Most of the struggling business units lumped into Delphi's Automotive Holdings Group appear to have little chance of recovery.
Delphi plans more urgent measures to tackle troubled operations inherited from General Motors.
Fixing Delphi's non-performing assets is one of the company's biggest challenges, said Chairman J.T Battenberg.
"The real challenge is to get those non-performing assets taken care of, so we can get them behind us," said Battenberg.
In January, Delphi executive James A. Bertrand will relinquish his dual role as president of Delphi's Safety & Interior Systems operation and president of the Automotive Holdings Group to focus solely on the latter.
The Automotive Holdings Group was formed last January as Delphi sought to place struggling units in a more focused management structure.
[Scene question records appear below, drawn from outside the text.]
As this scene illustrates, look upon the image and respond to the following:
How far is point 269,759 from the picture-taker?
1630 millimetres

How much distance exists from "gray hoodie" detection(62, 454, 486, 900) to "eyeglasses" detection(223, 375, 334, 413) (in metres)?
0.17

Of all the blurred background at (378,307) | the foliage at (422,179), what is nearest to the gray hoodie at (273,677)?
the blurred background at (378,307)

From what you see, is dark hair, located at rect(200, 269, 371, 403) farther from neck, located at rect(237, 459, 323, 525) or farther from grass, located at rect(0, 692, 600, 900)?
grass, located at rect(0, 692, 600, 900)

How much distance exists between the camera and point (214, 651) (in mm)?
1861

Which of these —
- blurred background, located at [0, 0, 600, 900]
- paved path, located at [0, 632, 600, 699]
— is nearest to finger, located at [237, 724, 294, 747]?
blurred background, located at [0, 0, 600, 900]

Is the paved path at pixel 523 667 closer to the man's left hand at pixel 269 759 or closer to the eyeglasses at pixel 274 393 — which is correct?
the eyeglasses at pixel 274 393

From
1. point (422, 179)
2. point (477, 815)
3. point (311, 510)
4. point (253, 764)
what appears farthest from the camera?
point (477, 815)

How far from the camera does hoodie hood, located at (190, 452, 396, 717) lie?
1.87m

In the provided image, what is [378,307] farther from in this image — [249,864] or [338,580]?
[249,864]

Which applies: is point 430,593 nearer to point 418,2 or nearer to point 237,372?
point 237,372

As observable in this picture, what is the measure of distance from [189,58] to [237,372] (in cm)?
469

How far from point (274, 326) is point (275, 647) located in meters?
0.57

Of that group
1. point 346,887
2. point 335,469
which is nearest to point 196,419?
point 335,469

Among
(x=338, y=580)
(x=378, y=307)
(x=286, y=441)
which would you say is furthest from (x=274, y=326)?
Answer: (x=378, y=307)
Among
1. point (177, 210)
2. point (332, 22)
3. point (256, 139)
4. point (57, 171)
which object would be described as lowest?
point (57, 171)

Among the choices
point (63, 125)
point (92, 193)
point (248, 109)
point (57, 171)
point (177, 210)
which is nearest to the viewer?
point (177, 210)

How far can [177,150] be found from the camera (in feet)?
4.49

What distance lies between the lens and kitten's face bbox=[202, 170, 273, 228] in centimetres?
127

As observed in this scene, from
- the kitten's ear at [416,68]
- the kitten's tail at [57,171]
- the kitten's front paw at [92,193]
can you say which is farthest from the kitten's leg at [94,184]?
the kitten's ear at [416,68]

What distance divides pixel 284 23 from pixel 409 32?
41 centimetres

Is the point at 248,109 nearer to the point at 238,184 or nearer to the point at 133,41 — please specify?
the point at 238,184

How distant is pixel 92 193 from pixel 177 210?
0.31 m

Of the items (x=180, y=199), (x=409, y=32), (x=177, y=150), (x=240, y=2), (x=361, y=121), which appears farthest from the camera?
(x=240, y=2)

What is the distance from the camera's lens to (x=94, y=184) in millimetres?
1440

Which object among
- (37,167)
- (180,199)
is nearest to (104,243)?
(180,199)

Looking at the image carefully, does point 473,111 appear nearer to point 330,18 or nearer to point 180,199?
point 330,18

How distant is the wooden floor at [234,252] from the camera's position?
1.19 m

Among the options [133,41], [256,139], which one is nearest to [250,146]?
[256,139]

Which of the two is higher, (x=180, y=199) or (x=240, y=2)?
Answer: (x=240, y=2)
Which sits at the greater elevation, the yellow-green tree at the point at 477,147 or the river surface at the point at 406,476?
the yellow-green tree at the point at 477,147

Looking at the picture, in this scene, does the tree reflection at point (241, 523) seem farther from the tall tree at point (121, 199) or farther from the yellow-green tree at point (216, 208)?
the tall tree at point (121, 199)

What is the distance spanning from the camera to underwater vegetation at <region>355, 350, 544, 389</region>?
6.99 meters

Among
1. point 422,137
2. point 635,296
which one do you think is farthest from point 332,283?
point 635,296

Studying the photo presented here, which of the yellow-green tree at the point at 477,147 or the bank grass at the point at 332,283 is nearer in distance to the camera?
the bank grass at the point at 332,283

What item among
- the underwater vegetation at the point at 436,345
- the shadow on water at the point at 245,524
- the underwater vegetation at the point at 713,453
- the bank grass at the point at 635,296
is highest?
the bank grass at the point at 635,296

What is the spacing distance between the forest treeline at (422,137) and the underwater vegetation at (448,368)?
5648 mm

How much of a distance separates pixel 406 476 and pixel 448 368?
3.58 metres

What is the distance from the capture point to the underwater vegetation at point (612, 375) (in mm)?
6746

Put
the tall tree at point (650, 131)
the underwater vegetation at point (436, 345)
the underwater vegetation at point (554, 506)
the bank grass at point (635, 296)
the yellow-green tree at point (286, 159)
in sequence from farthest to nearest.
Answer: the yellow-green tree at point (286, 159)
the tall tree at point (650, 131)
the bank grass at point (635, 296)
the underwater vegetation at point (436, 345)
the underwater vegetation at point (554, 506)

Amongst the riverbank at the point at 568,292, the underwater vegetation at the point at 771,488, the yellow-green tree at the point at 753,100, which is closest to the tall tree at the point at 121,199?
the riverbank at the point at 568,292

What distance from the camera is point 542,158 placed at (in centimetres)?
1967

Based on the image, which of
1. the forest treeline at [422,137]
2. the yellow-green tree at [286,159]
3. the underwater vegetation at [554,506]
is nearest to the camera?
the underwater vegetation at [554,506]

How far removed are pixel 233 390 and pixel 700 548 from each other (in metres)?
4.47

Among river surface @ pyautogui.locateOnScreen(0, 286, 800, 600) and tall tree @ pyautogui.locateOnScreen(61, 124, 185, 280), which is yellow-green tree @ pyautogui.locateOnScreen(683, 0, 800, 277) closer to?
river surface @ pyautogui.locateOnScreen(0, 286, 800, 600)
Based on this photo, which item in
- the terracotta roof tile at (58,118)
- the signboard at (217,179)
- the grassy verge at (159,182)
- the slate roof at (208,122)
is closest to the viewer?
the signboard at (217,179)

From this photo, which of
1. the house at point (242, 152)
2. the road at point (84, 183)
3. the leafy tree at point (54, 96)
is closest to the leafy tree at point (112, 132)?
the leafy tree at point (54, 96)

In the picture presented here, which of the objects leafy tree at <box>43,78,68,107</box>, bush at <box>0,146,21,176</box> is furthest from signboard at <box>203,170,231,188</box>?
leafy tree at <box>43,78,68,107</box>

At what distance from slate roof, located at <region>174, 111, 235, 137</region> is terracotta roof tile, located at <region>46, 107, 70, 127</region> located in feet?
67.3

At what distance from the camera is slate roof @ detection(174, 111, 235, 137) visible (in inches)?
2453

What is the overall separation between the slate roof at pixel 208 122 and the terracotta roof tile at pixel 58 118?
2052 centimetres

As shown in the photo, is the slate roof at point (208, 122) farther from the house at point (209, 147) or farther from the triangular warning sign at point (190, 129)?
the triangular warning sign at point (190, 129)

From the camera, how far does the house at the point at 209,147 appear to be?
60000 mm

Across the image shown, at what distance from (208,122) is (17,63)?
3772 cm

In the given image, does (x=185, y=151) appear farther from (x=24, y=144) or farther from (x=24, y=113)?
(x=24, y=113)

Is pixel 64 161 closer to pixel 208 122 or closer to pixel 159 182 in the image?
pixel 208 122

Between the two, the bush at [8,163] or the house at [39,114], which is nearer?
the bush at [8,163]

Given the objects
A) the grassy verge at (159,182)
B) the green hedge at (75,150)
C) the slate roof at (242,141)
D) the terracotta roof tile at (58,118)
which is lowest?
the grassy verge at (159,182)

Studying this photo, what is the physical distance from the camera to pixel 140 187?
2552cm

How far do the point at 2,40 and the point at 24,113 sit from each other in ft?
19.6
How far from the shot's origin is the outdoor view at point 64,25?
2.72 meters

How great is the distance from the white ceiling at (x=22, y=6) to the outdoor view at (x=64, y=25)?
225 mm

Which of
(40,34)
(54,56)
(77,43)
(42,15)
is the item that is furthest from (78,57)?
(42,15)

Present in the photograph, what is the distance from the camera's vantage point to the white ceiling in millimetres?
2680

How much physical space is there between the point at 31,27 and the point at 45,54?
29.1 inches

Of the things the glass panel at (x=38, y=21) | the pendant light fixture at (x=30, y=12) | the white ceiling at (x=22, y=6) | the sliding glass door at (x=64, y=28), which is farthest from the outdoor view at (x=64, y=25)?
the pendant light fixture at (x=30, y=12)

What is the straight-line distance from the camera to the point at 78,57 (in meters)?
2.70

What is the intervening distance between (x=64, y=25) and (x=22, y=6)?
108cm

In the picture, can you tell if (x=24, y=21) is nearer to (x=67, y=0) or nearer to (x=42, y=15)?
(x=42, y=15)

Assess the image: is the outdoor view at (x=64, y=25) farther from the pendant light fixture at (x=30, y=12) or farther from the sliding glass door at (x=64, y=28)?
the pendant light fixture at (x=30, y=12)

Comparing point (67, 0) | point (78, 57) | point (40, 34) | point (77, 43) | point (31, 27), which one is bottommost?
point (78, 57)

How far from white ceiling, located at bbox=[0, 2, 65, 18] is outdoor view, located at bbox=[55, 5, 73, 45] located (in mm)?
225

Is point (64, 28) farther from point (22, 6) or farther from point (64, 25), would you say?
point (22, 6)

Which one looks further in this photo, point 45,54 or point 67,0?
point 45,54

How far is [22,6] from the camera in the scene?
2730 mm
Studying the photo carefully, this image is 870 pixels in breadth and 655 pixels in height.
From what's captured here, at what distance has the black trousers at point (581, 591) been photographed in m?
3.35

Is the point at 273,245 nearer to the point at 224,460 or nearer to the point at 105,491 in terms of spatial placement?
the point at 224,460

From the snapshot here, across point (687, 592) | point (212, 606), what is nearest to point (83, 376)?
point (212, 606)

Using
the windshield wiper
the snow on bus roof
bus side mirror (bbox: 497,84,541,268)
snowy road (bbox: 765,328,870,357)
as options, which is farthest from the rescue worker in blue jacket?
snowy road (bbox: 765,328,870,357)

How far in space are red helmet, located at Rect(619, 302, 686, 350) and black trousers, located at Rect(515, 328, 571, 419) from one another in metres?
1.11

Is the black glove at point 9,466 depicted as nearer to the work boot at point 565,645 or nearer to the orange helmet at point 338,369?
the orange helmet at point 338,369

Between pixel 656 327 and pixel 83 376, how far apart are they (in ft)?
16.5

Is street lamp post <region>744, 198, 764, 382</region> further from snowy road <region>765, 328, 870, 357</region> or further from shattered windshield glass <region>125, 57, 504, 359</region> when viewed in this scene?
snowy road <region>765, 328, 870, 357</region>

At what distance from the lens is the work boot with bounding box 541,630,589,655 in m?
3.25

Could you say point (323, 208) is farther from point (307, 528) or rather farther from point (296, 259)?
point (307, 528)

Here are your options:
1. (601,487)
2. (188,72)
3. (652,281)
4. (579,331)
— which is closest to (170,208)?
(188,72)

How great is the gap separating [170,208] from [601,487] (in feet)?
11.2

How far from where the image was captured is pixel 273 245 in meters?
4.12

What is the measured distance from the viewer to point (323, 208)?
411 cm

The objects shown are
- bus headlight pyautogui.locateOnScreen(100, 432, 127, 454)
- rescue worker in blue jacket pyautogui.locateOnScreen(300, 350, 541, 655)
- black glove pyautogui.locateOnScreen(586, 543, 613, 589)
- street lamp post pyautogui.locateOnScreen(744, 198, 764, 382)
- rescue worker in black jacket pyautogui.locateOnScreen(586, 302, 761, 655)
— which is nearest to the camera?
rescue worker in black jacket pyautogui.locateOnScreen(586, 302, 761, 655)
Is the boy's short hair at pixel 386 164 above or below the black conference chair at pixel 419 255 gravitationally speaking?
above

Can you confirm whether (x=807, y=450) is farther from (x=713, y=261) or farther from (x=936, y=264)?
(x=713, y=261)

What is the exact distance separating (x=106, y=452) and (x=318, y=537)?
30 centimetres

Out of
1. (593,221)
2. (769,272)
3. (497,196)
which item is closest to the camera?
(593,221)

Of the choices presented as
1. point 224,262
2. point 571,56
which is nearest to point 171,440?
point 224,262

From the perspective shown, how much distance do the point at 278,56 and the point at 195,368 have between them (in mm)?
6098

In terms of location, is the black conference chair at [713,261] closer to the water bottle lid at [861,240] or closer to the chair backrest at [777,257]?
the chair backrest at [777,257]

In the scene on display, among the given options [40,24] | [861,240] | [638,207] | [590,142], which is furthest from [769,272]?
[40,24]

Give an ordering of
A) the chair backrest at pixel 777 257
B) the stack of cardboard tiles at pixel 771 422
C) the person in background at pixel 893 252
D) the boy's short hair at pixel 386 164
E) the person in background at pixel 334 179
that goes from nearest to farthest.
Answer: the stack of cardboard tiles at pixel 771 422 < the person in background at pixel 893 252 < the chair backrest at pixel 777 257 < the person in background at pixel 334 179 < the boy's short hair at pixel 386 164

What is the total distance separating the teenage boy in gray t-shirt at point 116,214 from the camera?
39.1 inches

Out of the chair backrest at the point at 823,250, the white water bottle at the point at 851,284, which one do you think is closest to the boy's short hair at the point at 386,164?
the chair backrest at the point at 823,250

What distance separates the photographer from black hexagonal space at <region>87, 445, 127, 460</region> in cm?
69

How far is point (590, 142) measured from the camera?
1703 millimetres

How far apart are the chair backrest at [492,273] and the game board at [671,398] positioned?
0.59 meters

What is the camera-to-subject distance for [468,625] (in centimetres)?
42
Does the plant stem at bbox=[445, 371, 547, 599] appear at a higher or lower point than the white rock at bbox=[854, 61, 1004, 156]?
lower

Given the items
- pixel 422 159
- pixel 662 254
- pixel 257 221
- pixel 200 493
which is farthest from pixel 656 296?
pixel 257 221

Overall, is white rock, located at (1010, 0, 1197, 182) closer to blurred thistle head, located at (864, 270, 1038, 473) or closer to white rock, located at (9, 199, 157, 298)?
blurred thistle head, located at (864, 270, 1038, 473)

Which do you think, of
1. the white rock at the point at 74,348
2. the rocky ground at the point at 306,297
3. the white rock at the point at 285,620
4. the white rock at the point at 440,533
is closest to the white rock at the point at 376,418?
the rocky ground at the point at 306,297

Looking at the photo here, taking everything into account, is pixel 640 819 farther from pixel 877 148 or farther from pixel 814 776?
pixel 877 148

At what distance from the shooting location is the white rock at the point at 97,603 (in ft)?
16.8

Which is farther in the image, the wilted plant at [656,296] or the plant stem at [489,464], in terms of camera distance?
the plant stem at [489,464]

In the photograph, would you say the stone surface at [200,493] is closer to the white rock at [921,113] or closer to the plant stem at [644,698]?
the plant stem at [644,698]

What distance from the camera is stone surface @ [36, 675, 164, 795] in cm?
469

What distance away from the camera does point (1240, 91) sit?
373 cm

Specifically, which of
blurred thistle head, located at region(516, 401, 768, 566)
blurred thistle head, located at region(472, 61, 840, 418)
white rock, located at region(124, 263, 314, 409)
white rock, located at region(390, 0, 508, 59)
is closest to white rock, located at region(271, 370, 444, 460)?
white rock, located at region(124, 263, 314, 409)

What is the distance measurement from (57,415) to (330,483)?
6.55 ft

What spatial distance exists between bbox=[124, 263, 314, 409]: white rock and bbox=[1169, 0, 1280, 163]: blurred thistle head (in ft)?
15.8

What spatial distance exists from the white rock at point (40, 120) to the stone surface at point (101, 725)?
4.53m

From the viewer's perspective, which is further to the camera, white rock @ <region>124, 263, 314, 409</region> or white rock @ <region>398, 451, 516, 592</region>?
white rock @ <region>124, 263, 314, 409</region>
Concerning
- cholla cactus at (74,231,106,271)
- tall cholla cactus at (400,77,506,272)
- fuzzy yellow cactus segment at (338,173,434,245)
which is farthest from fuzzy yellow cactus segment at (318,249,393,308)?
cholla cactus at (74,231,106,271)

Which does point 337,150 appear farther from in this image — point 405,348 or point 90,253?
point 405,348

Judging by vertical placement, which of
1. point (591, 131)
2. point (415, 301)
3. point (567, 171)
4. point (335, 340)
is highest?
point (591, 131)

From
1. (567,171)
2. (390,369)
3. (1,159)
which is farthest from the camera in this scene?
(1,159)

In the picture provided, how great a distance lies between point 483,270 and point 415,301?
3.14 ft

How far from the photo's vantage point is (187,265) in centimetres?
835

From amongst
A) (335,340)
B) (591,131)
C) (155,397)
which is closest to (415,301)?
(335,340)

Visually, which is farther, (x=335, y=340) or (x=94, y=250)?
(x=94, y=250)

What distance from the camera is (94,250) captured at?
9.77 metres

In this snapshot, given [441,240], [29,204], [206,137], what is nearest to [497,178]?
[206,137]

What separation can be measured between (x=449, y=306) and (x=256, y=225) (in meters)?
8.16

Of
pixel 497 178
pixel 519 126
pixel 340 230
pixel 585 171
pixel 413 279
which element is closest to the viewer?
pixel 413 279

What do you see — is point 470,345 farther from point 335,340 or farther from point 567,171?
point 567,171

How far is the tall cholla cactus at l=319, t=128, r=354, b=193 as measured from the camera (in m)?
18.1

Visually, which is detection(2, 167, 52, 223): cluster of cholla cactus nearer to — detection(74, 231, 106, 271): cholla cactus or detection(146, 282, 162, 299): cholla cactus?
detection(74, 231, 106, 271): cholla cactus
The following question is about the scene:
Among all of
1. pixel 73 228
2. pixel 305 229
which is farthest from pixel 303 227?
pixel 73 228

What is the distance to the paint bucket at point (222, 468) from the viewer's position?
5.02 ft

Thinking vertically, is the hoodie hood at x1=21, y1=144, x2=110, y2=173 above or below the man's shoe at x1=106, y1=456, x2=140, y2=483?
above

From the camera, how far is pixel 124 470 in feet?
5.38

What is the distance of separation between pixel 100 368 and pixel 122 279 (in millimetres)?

The loss making units mainly suffer from mature product portfolios in declining markets.
Bertrand, a former GM Europe executive, expects Automotive Holdings Group sales to be just over $2.5 billion in 2003.But he says revenue will decline in 2004.
Bertrand hopes that some of the businesses in the Automotive Holdings Group can graduate back to the mainstream Delphi divisions.
But for the vast majority, achieving Delphi's corporate target of 12.5 percent return on net assets appears nearly impossible, even for businesses with a low capital capacity.